When we adjusted the associations between the SES indicators and adherence to the guidelines for the statistically significant mediators (path c′=column (4) and column (5) in Tables 6, 7 and 8), the observed associations diminished and became non-significant, which confirms the statistically significant mediation effects that we showed. Exclusion of the barriers ‘dislike fruit’ and ‘fish is expensive’ from the composed barriers ‘perceiving any barrier to meet the fruit/fish guideline’ did not change the mediation results.

Discussion

The present study is the first to show that previously observed SES differences in dietary adherence are mediated by barriers to meet the fruit and fish guidelines in older Dutch adults. Our study has several main findings. First of all, perceiving any barriers to meet the guidelines was common, 48·9 % of the respondents perceived a barrier to meet the fruit guideline, 40·0 % for the vegetable guideline and 51·1 % perceived a barrier to meet the fish guidelines. The most frequently perceived barriers in the overall sample concerned the high price of fruit and fish and a poor appetite for adherence to the vegetable guideline. Furthermore, lower-SES groups adhered less often to the dietary guidelines and were more likely to perceive barriers. Lastly, perceiving any barrier to meet the fruit or the fish guideline and the barriers ‘dislike fruit’ and ‘fish is expensive’ were mediators and partly explained the findings why lower-income groups adhere less often to the fruit and fish guidelines.

In our study, we found that a lower education was independently associated with a lower adherence to the vegetable guideline and that a lower household income was independently associated with a lower adherence to the fruit and fish guideline.
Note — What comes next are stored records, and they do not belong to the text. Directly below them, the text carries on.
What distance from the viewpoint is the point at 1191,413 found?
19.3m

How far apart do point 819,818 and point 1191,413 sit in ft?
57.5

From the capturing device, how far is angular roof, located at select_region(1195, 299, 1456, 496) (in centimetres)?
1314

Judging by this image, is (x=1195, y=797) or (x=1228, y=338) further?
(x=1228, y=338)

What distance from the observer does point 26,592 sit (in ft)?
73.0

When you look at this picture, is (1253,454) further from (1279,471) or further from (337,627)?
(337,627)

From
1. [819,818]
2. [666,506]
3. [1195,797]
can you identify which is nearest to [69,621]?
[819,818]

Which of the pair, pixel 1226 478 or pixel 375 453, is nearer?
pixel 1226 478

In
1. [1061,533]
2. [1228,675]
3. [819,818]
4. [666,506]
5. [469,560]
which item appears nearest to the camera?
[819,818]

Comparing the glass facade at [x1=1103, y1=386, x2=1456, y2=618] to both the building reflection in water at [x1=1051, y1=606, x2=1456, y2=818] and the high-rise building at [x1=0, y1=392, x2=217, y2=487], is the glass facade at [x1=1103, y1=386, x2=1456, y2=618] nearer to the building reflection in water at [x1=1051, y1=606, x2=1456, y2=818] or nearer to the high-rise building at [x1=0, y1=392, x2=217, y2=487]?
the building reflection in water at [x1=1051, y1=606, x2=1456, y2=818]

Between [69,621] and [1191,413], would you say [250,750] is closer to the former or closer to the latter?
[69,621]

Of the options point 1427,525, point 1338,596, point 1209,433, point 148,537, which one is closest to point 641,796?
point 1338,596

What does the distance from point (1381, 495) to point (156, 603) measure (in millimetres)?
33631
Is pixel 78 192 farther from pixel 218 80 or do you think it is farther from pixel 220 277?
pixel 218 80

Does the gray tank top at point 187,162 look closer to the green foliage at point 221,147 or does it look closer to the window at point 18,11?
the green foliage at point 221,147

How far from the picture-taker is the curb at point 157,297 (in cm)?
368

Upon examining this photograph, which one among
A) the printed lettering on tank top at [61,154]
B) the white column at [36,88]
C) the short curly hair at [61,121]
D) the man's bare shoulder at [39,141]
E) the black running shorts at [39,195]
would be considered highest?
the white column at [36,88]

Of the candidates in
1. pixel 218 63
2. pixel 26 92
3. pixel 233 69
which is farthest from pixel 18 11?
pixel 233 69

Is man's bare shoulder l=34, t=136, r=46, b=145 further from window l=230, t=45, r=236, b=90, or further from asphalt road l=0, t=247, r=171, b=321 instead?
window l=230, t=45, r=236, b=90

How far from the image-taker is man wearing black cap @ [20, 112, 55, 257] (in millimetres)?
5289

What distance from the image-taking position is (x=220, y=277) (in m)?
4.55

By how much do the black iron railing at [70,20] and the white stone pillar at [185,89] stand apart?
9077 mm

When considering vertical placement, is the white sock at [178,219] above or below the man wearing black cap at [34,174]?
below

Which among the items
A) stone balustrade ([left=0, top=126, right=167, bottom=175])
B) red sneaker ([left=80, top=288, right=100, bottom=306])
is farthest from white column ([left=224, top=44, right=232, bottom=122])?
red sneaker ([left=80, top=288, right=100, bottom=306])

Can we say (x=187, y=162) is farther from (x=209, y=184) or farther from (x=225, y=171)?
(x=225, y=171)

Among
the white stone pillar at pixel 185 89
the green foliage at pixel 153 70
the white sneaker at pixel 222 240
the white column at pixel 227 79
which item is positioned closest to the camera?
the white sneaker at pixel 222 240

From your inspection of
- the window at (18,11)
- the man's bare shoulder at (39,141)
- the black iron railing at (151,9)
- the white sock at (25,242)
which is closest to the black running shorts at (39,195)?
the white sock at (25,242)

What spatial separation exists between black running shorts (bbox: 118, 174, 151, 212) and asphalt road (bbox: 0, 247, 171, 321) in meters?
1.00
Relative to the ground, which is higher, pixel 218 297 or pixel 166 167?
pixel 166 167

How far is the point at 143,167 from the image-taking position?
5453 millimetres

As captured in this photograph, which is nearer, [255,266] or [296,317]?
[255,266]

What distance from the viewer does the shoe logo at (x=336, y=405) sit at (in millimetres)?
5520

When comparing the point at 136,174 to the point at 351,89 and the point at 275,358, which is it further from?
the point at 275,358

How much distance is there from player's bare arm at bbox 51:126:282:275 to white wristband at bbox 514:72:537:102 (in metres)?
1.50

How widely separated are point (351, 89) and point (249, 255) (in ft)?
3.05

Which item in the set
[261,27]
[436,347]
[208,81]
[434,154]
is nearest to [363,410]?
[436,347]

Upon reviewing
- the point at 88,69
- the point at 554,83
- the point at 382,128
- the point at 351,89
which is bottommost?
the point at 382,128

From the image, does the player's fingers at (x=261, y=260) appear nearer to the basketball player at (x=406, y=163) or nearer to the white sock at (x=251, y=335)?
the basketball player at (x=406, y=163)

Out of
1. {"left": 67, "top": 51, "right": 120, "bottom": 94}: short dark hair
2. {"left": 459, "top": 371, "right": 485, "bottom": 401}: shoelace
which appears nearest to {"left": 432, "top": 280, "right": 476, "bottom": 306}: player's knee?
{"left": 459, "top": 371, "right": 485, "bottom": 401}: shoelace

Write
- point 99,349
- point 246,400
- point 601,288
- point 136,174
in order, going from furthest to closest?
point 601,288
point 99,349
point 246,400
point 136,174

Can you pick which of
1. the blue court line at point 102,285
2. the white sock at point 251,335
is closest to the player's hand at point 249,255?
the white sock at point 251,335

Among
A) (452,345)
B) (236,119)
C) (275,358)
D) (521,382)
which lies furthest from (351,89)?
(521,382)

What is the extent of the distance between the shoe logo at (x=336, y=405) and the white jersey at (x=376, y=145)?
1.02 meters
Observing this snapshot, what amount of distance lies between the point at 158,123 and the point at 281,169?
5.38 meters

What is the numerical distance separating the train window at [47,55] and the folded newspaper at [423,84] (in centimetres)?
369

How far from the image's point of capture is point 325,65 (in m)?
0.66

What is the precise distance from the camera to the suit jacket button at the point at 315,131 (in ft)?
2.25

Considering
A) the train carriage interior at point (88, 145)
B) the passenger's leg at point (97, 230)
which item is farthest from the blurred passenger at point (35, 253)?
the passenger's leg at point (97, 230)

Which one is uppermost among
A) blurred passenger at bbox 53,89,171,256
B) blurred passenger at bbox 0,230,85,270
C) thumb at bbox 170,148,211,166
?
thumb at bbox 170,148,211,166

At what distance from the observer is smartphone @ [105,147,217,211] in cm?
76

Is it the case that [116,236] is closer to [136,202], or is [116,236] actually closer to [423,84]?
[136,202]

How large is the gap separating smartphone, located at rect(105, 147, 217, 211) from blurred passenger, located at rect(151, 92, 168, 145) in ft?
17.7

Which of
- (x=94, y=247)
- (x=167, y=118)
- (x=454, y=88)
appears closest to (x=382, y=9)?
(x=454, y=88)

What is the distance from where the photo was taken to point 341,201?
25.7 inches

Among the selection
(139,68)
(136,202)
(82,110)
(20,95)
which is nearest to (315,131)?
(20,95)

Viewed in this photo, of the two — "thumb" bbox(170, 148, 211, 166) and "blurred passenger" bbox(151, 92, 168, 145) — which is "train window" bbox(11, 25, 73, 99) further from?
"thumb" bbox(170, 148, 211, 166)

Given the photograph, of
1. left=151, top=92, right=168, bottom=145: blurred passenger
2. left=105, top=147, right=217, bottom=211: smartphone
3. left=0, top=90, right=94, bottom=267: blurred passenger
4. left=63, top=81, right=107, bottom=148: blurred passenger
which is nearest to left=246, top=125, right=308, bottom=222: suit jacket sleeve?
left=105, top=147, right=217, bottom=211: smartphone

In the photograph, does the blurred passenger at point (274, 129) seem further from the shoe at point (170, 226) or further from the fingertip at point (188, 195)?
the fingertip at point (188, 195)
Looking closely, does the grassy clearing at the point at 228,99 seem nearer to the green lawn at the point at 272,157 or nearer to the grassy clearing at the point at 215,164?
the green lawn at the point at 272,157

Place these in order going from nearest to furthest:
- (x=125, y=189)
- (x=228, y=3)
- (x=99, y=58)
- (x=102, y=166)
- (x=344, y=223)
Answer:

These SES inequalities in diet have been documented in the literature( Reference Malon, Deschamps and Salanave 10 , Reference Giskes, Turrell and van Lenthe 11 , Reference Le, Dallongeville and Wagner 36 ), also among older adults( Reference van Rossum, van de Mheen and Witteman 12 , Reference Dijkstra, Neter and Brouwer 13 ). These results motivate the aim of our study to investigate the potential pathways through which these SES indicators influence dietary adherence in older adults.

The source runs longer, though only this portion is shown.